My circumstances have evolved to the point where I again have little option but to re-consider the PI.

It is important to note that I COULD surrender the dream, and go back to Aussie and get a real job again, most likely in one of the stressed-out rabbit warren cities, but that to me would be a personal failure at this point.

I stumbled across a site that 'sells' retirement in the PI, and the webmaster lives in and promotes Bacolod as one of about ten best places to retire in PI.

While it seems the site provides accurate, approachable info and has a growing and friendly forum, there is clearly a bias to talking up Bacolod, and that's understandable.

So I am reviving the original theme of this thread and asking for 'boots on the ground' reports from Bacolod, and other cities with similar populations, attractions (less crime counts as an attraction in my book!) and cost of living. Also for me regional airport access would be a plus, as don't have time or trust for ferries. Absence of airport is not a dealbreaker, but it would be nice.

Thanks.


----------



## dhream (Jan 30, 2012)

I would like to clarify a point I made in the last post when I said: 'I again have little option but to re-consider the PI.' 

That's not to say that the PI is or was a 'second best' but that I came to Thailand originally based on a 'check-it-out basis', and in truth I was swayed most by the crime statistics, but 'the plan' has evolved to the point where the PI is actually now the preferred option for many sound reasons, such as ancillary visa benefits, ease of re-entry, regional travel cost and access to Hong Kong with less kerfuffle than currently happens in Thailand, and I have since also found places cheaper than Chiang Mai, which was my asian benchmark for the city with the mostest, to slightly smaller cities in PI with similar costs, amenities and attractions. 

I don't need the big city bustle, but I'm not a happy hog in sticksville either, I need a medium sized burg.

It is interesting that, inefficiency, traffic issues, corruption, a variable anti-foreigner bias and 'manyana' seem to be held as institutions of esteem by both Thai and RP officialdom


----------



## HondaGuy (Aug 6, 2012)

Not related specifically to Bacolod, but there is a guy on YouTube who posts videos about living in Dumaguete. His channel is called Life Beyond the Sea. I think he gives a pretty good overview on living in a smaller town in the Philippines.


----------



## dhream (Jan 30, 2012)

HondaGuy said:


> Not related specifically to Bacolod, but there is a guy on YouTube who posts videos about living in Dumaguete. His channel is called Life Beyond the Sea. I think he gives a pretty good overview on living in a smaller town in the Philippines.


HondaGuy thanks, I have looked at his site, it seems pretty straight shooting, and while it's not Bacolod, it's another option, and nothing wrong with having options!
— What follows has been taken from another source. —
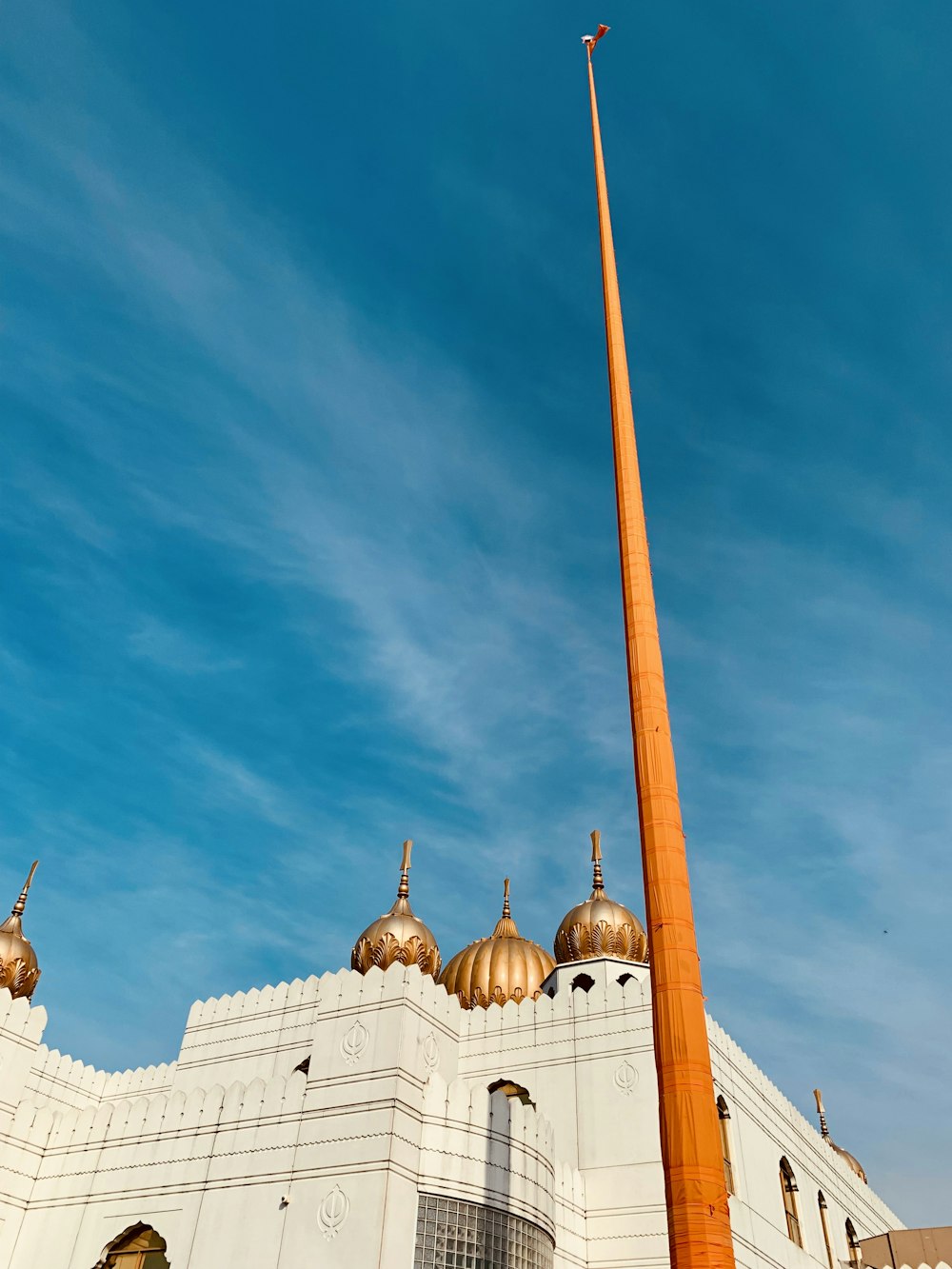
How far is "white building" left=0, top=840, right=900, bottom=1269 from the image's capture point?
638 inches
JetLag, got your PM thanks for the :bump2: and Happy Holidays to all at Chez 'JetLag'.


----------



## Gary D (Oct 28, 2013)

If the Bacolog guy is who I think it is his sun glasses are definitely rose tinted. Not to say there is anything wrong with Bacolog but most places in the Philippines are what you make of them.


----------



## dhream (Jan 30, 2012)

Gary D said:


> If the Bacolog guy is who I think it is his sun glasses are definitely rose tinted. Not to say there is anything wrong with Bacolog but most places in the Philippines are what you make of them.
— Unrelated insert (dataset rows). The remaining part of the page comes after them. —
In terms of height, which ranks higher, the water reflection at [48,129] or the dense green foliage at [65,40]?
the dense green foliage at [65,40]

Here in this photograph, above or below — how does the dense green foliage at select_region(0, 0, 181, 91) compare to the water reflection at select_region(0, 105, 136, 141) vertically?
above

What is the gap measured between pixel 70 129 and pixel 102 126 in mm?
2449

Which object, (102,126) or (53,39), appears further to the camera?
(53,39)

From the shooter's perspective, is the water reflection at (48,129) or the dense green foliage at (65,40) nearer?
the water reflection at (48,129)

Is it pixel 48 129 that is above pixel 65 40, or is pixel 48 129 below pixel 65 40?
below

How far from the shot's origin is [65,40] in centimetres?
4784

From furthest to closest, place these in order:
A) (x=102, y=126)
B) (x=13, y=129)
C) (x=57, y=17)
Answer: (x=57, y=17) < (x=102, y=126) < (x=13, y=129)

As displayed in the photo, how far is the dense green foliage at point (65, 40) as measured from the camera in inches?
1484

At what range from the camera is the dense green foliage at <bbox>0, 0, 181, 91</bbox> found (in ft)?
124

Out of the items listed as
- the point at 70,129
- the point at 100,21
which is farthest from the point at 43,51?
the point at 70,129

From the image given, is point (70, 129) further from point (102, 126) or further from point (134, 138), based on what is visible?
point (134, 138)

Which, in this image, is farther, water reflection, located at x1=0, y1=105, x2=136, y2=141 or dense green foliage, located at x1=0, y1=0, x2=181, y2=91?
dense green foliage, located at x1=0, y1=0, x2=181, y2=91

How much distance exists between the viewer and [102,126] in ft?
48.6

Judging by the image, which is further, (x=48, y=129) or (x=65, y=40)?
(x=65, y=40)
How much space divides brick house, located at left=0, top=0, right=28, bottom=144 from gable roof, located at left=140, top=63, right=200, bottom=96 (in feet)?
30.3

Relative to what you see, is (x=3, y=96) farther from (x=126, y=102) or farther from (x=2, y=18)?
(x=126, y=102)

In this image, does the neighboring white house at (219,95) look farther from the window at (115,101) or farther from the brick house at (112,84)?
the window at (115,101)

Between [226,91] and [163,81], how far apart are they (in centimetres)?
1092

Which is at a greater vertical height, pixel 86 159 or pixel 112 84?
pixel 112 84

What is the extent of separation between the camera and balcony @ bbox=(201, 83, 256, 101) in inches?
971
Yes, it's a sell in the vein of that other famous expat/retiree site where all the copywriters paint absolutely everywhere as if it were created by Norman Rockwell, with prices to match that imaginary era! They even claim Paris, France is affordable, maybe if you live in the slums! Having said that, the 'Bacolod guy' site provides detailed and useful info, I just wish they'd tone down the rose tint a little... 
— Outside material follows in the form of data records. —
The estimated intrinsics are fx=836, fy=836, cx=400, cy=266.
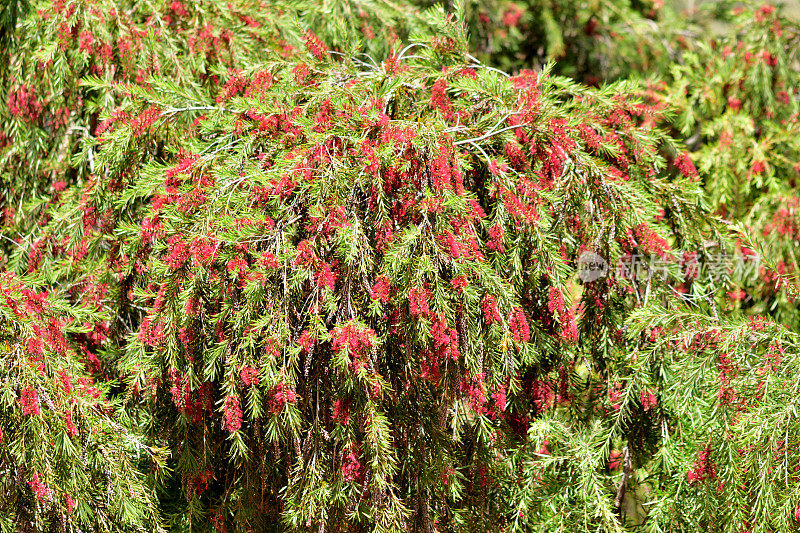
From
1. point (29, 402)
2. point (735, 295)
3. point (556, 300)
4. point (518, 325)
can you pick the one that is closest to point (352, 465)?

I have also found the site (and videos) HondaGuy mentioned is far more grounded, and an informative likeable guy too, with a more 'single guy' perspective.

Anyone reading this should check both sources out, however, I sense both dish good info.

Anymore Bacolod people out there? Must be as there are reportedly thousands of expats there now...


----------



## overmyer (Aug 15, 2013)

dhream said:


> Yes, it's a sell in the vein of that other famous expat/retiree site where all the copywriters paint absolutely everywhere as if it were created by Norman Rockwell, with prices to match that imaginary era! They even claim Paris, France is affordable, maybe if you live in the slums! Having said that, the 'Bacolod guy' site provides detailed and useful info, I just wish they'd tone down the rose tint a little...
> 
> I have also found the site (and videos) HondaGuy mentioned is far more grounded, and an informative likeable guy too, with a more 'single guy' perspective.
> 
> ...


I have been residing in Bacolod City since 2006. What info are you seeking?


----------



## dhream (Jan 30, 2012)

overmyer said:


> I have been residing in Bacolod City since 2006. What info are you seeking?


Hi overmyer,

Are you familiar with the website in question? It is run by Phil M, and Steve F, both of whom are long term PI expats.

In a nutshell, since the site is helpful responsive and informative, but obviously in the business of selling the PI, we were hoping to find a resident that knows the site and Bacolod, and could more or less verify that the picture painted is realistic.

Also your personal tips and experiences in general, for example, how it compares to other PI cities, why you chose it, does it match, exceed or fall short of your expectations, what annoyances could be expected, any excessive brown-out areas, areas prone to flood, airport noise (a large swathe of upmarket Chiang Mai is notorious for this) and so forth.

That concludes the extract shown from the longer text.